= Escolania de Montserrat =

Choir and music school

The Escolania de Montserrat, or simply the Escolania (/ca/) is a boys' choir of sopranos and altos based at the Benedictine abbey Santa Maria de Montserrat near Barcelona, Catalonia, Spain. When the repertory requires it, they are accompanied by the Montserrat Chapel Choir, composed of old choirboys and the monks of the Ministry Chapel Choir.
The Escolania of Montserrat, which belongs to the Monastery of Montserrat, is one of the oldest boys choirs in Europe. Records show that the Escolania has existed as a religious and musical institution since the 14th century.
It is composed of more than fifty boys, from ages nine to fourteen, originating from various towns in Catalonia, the Balearic Islands, and the Valencian community. During their time at the Escolania, they complete courses at the Primary, and beginning of Secondary levels, as well as corresponding musical studies.
Each student must study two instruments; the piano, as well as a second orchestral instrument of their choice. Along with this, they study Musical Language, Orchestra, and participate in the choir (the distinguished focus of the school).

==Musical Activities of the Choir==
The school choir sings daily in the Basilica, often in front of large groups of pilgrims and visitors from around the world. The midday singing of Salve Regina has become the most attended act of the Sanctuary.

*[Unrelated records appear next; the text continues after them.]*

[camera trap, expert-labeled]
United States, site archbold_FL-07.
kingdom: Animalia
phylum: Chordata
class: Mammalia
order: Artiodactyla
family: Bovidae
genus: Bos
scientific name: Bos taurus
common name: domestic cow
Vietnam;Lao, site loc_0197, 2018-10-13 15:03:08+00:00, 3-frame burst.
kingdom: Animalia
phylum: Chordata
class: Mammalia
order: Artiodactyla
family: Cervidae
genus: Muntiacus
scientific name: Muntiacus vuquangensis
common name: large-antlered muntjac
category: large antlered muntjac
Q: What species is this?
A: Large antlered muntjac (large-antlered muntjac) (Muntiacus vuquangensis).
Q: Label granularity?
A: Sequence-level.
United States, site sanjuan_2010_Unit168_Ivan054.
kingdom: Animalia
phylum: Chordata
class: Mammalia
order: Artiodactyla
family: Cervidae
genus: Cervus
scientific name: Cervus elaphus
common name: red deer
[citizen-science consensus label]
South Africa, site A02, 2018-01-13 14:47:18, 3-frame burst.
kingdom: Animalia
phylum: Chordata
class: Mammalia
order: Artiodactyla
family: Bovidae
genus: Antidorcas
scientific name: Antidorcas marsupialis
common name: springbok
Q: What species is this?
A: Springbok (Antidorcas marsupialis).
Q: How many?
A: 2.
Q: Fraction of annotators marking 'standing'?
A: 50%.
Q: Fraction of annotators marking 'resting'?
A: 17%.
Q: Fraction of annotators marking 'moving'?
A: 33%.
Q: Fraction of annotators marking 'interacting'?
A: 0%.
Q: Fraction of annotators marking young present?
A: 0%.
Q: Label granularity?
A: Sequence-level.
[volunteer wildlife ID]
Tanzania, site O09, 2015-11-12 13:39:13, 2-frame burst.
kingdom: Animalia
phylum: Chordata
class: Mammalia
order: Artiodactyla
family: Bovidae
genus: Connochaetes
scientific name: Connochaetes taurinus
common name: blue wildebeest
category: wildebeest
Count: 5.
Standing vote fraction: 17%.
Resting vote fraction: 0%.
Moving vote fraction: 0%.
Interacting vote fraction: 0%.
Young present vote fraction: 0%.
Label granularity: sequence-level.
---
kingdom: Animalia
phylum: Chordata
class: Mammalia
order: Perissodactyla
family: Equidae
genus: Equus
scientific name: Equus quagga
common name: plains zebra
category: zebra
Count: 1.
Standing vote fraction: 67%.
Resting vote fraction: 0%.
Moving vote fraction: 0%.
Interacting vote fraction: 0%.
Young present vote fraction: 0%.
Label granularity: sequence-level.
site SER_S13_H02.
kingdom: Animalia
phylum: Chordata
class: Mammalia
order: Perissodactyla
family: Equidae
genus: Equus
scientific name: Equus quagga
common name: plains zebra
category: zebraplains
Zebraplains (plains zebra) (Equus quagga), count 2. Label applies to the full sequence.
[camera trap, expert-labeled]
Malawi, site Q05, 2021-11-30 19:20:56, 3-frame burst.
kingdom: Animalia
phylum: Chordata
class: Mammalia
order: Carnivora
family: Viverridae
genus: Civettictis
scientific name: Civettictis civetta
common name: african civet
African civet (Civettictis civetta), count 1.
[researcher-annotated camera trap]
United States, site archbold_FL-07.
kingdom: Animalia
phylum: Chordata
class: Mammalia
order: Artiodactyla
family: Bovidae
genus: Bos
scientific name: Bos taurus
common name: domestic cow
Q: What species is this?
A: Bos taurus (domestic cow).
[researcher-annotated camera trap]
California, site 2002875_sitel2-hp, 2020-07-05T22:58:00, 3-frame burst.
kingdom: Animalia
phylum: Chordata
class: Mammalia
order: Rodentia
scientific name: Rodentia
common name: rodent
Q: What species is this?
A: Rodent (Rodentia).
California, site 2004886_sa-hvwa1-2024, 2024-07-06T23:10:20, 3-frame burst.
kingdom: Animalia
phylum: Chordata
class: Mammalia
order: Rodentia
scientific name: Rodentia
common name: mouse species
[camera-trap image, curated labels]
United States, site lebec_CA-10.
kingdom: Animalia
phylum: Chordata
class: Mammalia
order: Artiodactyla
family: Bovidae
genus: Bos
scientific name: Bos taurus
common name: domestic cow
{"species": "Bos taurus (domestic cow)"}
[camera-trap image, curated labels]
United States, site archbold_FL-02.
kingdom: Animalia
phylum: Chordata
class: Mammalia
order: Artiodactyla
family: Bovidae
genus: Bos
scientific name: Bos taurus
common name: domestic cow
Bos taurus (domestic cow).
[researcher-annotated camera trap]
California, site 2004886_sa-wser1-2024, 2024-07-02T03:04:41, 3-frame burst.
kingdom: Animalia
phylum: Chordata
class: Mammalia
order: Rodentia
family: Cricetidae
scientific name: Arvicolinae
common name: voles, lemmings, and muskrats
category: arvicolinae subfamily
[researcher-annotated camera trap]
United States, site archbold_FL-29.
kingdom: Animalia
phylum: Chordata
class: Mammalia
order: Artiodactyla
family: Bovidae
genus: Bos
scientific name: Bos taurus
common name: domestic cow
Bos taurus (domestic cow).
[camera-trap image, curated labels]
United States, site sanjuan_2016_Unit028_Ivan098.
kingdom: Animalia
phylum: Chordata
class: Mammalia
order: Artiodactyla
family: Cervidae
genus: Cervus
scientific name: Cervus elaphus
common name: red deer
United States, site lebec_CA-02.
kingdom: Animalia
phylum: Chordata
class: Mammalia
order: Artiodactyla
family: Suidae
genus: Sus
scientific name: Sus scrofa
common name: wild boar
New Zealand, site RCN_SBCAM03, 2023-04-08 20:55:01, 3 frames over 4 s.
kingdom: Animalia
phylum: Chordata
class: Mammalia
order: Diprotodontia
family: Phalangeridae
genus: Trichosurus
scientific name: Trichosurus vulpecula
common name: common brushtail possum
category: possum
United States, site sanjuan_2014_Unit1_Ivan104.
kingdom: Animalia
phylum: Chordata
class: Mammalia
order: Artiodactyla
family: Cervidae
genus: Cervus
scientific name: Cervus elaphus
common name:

They have released numerous albums, and have toured in various countries such as: Hungary, Switzerland, France, Italy, Ireland, Belgium, Germany, Poland, Russia, where they have performed three times (Moscow 2011 & 2013, and St. Petersburg 2011), United States (2014) and China (2015). In March 2023 they performed 3 concerts in Australia as part of the Adelaide Festival.

==History==
- 1025: The Benedictine Community of Montserrat was founded.
- 12th Century: Period of the Virgin of Montserrat. Pilgrims started to climb the mountain to venerate the Virgin.
- 1307: First documentation showing the existence of the Escolania, which is also the first reference to the choir robes worn today.
- 1479: The choir sang for the Catholic King Fernando during his visit to Barcelona.
- 1494: Abbot García de Cisneros spoke of the importance of religious music in relation to the choristers of the Escolania, which was made up of about 20 boys at the time.
- 16th Century: Bartomeu Garriga, a chorister at the time, promised that when he was older, he would make a great temple for the Virgin. In 1560, as Abbot of the Monastery, he started to construct the current Basilica.
- 17th-18th Century: Period of growth, with the first appearance of Masters of the Escolania. This title was given to monks that directed the choir and cultivated a new repertoire of compositions.
- 1889-1909: Fr. Manuel Guzmán introduced a new style to the sound of the choir, and continued on to teach future directors of the Escolania.
- 1909-1911: Fr. Ramir Escofet became director.
- 1911-1933: Fr. Anselm Ferrer, who studied in Italy, became the director and composer. He created the first recordings of the Escolania and evolved the tone of the choir.
- 1933-1936: Blessed Fr. Àngel Rodamilans was director as well as a martyr during the Civil War.
- 1936-1939: The monks and students needed to abandon Montserrat during the Spanish Civil War.
- 1939-1953: Fr. David Pujol was director.
- 1953-1997: Fr. Ireneu Segarra, director and composer. Under his leadership, the choir grew to fifty students, and released numerous records. They also began to perform concerts outside of Montserrat for the first time in the 1960s, including international tours.
- 1997-2000: Fr. Jordi-Agustí Piqué was the director.
- 2000-2007: Joaquim Piqué was the first lay director.
- 2007–2014: Bernat Vivancos was the director.
- 2014-Present: Llorenç Castelló is the current director.